Though it’s easy to look at the lockdown as essentially an extended offseason, Simon said that wasn’t really the case. In offseasons, professional athletes still work out and train. But with Covid-19, gyms and parks were closed, which meant physical activity was more limited for everyone. For professional athletes, that lack of movement can have an intense toll.
For example, MLB shut down its spring training last year and the date for a return to play kept getting pushed back. Some players might have worked out regularly, but with no idea if there would even be a season, others may not have, Simon said. Eventually, training began again on July 1, Opening Day was held on July 23 and baseball played a limited 60-game season rather than the full 162 games.
Preseasons should, ideally be four to six weeks long, Simon said. MLB’s, not including training before lockdown, was only three weeks.
All of this together — the lack of rest, the congested preseasons, the potentially higher workload — can lead to increased risk of injury for athletes, Simon said.

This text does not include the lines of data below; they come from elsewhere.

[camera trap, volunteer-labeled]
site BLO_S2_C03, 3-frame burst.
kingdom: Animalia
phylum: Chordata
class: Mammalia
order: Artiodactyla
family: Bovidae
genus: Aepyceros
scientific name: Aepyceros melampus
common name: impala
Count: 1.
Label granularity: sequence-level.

In England, the Premier League didn’t have a normal preseason and still had a packed playing schedule. Gary Lewin, a physical therapist who worked with Arsenal F.C., blamed those circumstances on the rise of injuries teams saw during the 2020-21 season.

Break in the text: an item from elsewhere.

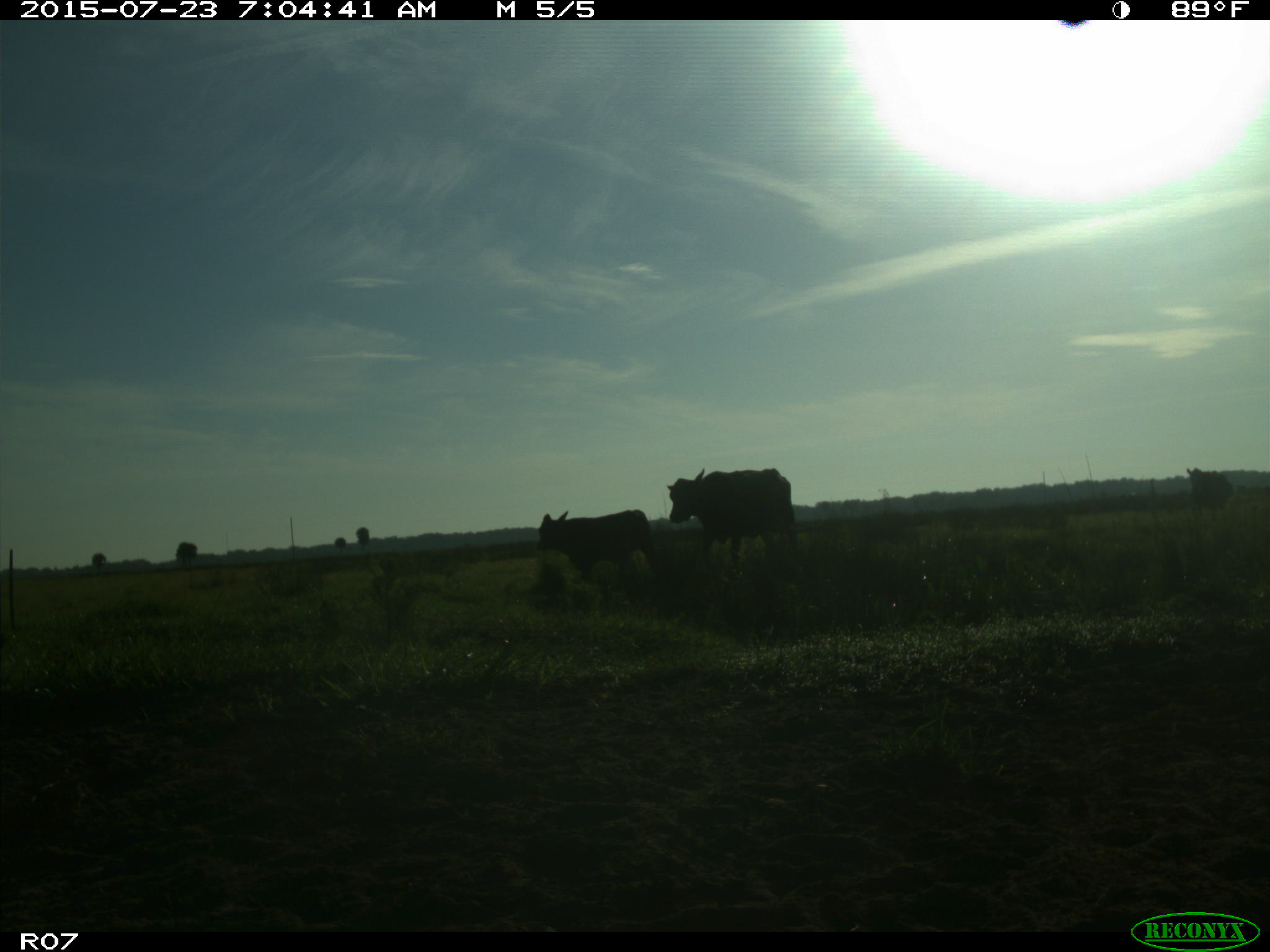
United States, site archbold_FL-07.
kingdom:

“If you’re not fully recovered from your previous game then fatigue will set in and muscle injuries will go up, because if you have tired muscles and you load them again, they are going to break,” he explained in an interview with BBC Radio 5.
Players are more susceptible to soft tissue injuries
Simon uses the term “detraining” to describe a period when a person doesn’t do an activity for any period of time. Everyone, professional athlete or not, goes through it — it’s the reason why the first few workouts after a vacation can be the hardest.
For professional athletes, though, who are used to a high level of physical activity, detraining can have dangerous results.
“We do know that detraining has lots of consequences,” Simon said, pointing to decreased cardiac output, hormone issues and decreased muscular performance as a few examples. “So if all those things are happening during lockdown, and we expect those individuals to return to activity as normal, we know that’s not going to happen.”
And that, as we’ve seen, is associated with injury risk, Simon said.
Not every injury is due to the impact of Covid-19. But soft tissue injuries — such as sprains and strains in the hamstring, groin and other areas — are going to be more common, Simon said.
It checks out. In the NBA, Mike Conley of the Utah Jazz and James Harden of the Brooklyn Nets both missed multiple playoff games with hamstring strains. Jack Flaherty, a pitcher for the St. Louis Cardinals, has been sidelined with an oblique strain. Christian Pulisic, of Chelsea F.C., dealt with multiple hamstring strains during the 2020 English Premier League season, too.
It’s all part of the business of sports, Simon said. In high school sports, it’s easier to give athletes the time they need to recover. When money is on the line, though, it’s a bit more complicated.
The good news is that this period won’t last forever. Simon predicts that once sports schedules realign with pre-pandemic timelines, maybe in a year or two, the increase in injuries will no longer be an issue.
Until then, a rash of soft tissue injuries may be inevitable.